Gov. Doug Burgum’s Thursday’s budget speech, proposing an ambitious $1.25 billion state bonding package to fund infrastructure projects, puts a little bit more possibility behind Grand Forks’ wish list of big local projects.
Besides kicking more money through North Dakota’s lagging, COVID-era economy, Bismarck’s big talk on infrastructure is making local leaders hopeful that at least one of those plans — perhaps including projects like an underpass at the intersection of 42nd Street and DeMers Avenue — could soon win state funding.
Burgum, during a meeting with the Herald Friday, spoke broadly about crumbling bridges, expanding and fixing roads, and the like — even allowing for big water supply work. But following Burgum’s Thursday speech to the Legislature, Grand Forks City Administrator Todd Feland said he hopes it could help with other projects as well.
“We’ve talked about these for so long,” Feland said. “It’s really exciting that we could have a reasonable chance within the next biennium.”
Grand Forks leaders have eyed that big list of projects for years. Besides questions of logistics, there has been an elusive question of how to pay for the projects. In recent years, that’s put those big, expensive improvements in the background, often behind more near-term debates about the local library or funding local roads.
But now, with the coronavirus pandemic roiling the economy, interest rates are historically low, and state leaders see an opportunity to borrow big sums of money, then offer North Dakota communities their own low-interest loans and grants.
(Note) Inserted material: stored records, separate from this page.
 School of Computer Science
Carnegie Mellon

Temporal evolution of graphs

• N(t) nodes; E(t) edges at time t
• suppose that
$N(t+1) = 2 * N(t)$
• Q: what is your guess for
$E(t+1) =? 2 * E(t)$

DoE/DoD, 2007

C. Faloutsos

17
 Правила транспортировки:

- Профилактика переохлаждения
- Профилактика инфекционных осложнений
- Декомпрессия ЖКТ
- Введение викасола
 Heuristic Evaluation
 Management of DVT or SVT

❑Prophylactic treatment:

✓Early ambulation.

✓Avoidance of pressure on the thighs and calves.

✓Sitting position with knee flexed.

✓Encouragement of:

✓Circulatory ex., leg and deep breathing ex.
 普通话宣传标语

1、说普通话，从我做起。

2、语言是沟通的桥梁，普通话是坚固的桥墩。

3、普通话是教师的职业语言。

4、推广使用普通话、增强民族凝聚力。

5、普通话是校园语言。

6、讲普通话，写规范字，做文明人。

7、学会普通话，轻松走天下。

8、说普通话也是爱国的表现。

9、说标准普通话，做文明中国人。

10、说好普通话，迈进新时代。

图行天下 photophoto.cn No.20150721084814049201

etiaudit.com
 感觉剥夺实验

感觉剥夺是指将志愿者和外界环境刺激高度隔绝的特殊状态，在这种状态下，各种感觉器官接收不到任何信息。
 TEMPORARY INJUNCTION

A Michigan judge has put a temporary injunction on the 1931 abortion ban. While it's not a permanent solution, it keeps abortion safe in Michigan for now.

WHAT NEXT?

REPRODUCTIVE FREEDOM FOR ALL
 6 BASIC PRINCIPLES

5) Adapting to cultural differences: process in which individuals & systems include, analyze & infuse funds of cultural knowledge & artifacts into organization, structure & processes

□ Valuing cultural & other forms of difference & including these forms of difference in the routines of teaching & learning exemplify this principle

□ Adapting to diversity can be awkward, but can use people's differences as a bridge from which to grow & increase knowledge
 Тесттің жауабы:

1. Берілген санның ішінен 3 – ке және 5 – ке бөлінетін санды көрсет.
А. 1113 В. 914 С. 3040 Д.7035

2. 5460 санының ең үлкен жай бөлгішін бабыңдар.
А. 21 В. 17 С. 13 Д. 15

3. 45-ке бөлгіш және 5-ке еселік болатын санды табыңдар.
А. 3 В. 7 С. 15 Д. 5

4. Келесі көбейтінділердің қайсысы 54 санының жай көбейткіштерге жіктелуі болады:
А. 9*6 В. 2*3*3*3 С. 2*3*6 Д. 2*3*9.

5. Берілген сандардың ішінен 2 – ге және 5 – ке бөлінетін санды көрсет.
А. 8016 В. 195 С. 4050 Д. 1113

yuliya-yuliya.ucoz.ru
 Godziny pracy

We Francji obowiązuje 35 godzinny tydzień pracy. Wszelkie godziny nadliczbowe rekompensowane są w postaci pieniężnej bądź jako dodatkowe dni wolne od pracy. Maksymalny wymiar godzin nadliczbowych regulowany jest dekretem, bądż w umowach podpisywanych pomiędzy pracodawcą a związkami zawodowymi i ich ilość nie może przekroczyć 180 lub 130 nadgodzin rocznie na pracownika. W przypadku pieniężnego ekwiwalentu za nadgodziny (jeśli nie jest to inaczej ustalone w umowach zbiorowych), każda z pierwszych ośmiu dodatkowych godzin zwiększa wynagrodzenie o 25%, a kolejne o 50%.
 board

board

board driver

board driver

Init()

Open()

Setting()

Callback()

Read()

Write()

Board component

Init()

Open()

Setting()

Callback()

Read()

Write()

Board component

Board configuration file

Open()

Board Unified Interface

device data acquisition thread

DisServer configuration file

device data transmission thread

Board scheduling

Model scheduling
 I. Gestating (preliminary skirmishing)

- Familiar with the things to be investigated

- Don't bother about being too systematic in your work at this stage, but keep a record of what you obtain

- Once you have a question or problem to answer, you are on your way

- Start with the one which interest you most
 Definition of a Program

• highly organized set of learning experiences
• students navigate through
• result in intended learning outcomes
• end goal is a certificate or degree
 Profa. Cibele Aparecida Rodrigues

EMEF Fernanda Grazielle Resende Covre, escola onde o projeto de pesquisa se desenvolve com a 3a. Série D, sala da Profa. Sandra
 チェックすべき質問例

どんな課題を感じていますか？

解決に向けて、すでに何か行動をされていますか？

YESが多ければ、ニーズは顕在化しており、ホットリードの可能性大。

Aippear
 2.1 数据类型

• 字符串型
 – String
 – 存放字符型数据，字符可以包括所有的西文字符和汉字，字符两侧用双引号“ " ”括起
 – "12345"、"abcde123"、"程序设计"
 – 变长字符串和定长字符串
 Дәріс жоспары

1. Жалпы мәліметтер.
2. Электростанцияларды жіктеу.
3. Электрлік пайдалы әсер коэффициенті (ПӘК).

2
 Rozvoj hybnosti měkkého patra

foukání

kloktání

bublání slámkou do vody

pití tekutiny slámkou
Burgum’s pitch to the Legislature is $1.25 billion in borrowed money — acquired by selling bonds to investors — that will be repaid with earnings from the Legacy Fund, which is the state’s oil tax investment fund.
Burgum’s plan is the latest to spend big on infrastructure, but it isn’t the first. In 2018, legislators were already hungrily eyeing the Legacy Fund’s principal for a potential infrastructure loan fund. Operation Prairie Dog, though it’s been interrupted by the pandemic, created state funds for infrastructure to be filled by oil tax revenue. Democrats suggested a $1 billion infrastructure bonding package this summer to boost the economy.
There are caveats, of course. Even if money does become available for more local capital projects, there’s not much that state money can do to move projects along, for example, if they’re still mired in a planning process.
“Personal opinion, I don't think the idea of a bridge across the Red River is ready to come out of the oven,” said state Sen. Ray Holmberg, R-Grand Forks. “I think that there is much more work having been done on a 42nd Street underpass, or even a 47th (Avenue South) interchange.”
And state leaders haven’t even passed their plans yet, something Burgum himself pointed out in a meeting with Herald news staff on Friday. There’s an entire season of debate still to come before Bismarck sets its spending. But even without the fine details worked out, bonding schemes are favored in principle by Burgum and a bipartisan swath of the Legislature — even as some advise caution.
“(It’s) just making sure that, whatever we do, we're doing it in a way that addresses our needs today and is sustainable for the long term,” said Corey Mock, D-Grand Forks. “The last thing we want to be is shackled by debt.”
The bonding package was pitched as Burgum outlined a proposed $15 billion budget for the 2021-23 biennium — but that proposal comes in the depths of a national crisis. Oil and gas tax revenues have plummeted since the beginning of the pandemic, which has dramatically reduced travel and fossil fuel consumption. Burgum’s proposed spending leans into low interest rates, but it also relies on state savings accounts to provide funding for K-12 education and it whittles away at funding for higher education.
In Grand Forks — where UND is a cornerstone of the local economy — that’s a notable shift. The economic shock from COVID hasn’t rocked Grand Forks as badly as some feared, with the city maintaining its high bond rating and sales tax revenues staying relatively strong through the summer. But local observers have warned that state budget decisions could have a huge impact on the Grand Forks region — notably with any changes at UND.
Holmberg, for the moment, said concerns would be premature. There’s plenty of debate before final budgets get a vote.
"It's not time to grab the smelling salts, or as they say, clutch your pearls," he said.